Dhaka Export Processing Zone
- Native name: ঢাকা রপ্তানি প্রক্রিয়াকরণ অঞ্চল
- Industry: Export Processing
- Founded: 1993; 33 years ago
- Founder: Government of Bangladesh
- Headquarters: Ashulia, Savar, Dhaka, Bangladesh
- Products: Ready-made Garments, Toys, Sweaters, Blankets
- Revenue: $1,780.73 million (2012-2013)
- Parent: Bangladesh Export Processing Zone Authority (BEPZA)
- Website: Official Website

= Dhaka Export Processing Zone =

Industrial park in Savar, Bangladesh

Dhaka Export Processing Zone (ঢাকা রপ্তানি প্রক্রিয়াকরণ অঞ্চল, abbreviated as Dhaka EPZ, DEPZ, or Savar EPZ) is an export processing zone in Bangladesh. It is located in the Ashulia area of Savar Upazila, near the capital Dhaka. The zone was established in 1993, and in 1997, an expanded area was added. Covering 356.22 acres, it is the second-largest export processing zone in Bangladesh.

== Location ==
The Dhaka EPZ is situated 35 kilometers from the capital Dhaka in the Savar Upazila of Ashulia at Gonokbari, Savar. It is located 25 kilometers from Hazrat Shahjalal International Airport, and 304 kilometers from Chittagong Sea Port.

== Facilities ==
The zone operates as a duty-free area where raw materials can be imported and tax-free export of finished products. The zone is equipped with its own water supply system, power plant, and an 11kV substation under the management of BEPZA. Titas Gas provides natural gas as fuel for the factories in the zone.

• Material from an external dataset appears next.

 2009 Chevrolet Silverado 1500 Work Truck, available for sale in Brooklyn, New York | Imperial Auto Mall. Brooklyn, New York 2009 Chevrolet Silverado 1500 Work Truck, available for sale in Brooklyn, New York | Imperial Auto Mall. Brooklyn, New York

== Industrial establishments ==
There are three types of investments in the industries located within the Dhaka EPZ:
1. 100% foreign investment
2. Joint investment between foreign and local capital
3. 100% local investment
The zone contains a total of 451 industrial plots.

== Products manufactured ==
The main products manufactured in the Dhaka EPZ include:
- Ready-made garments
- Toys
- Sweaters
- Blankets

== Exports ==
In the 2012-2013 fiscal year, a total of US$4,856.68 million worth of products were exported from all EPZs, accounting for about 18% of the national exports. Of this, the Dhaka EPZ exported goods worth US$1,780.73 million. In the 2013-2014 fiscal year, EPZs collectively exported products worth US$5,525.30 million, with Dhaka EPZ contributing US$1,780.72 million. Over the past six years, BEPZA has achieved a 129.55% growth in investment, 155.95% growth in exports, and 112.30% growth in employment.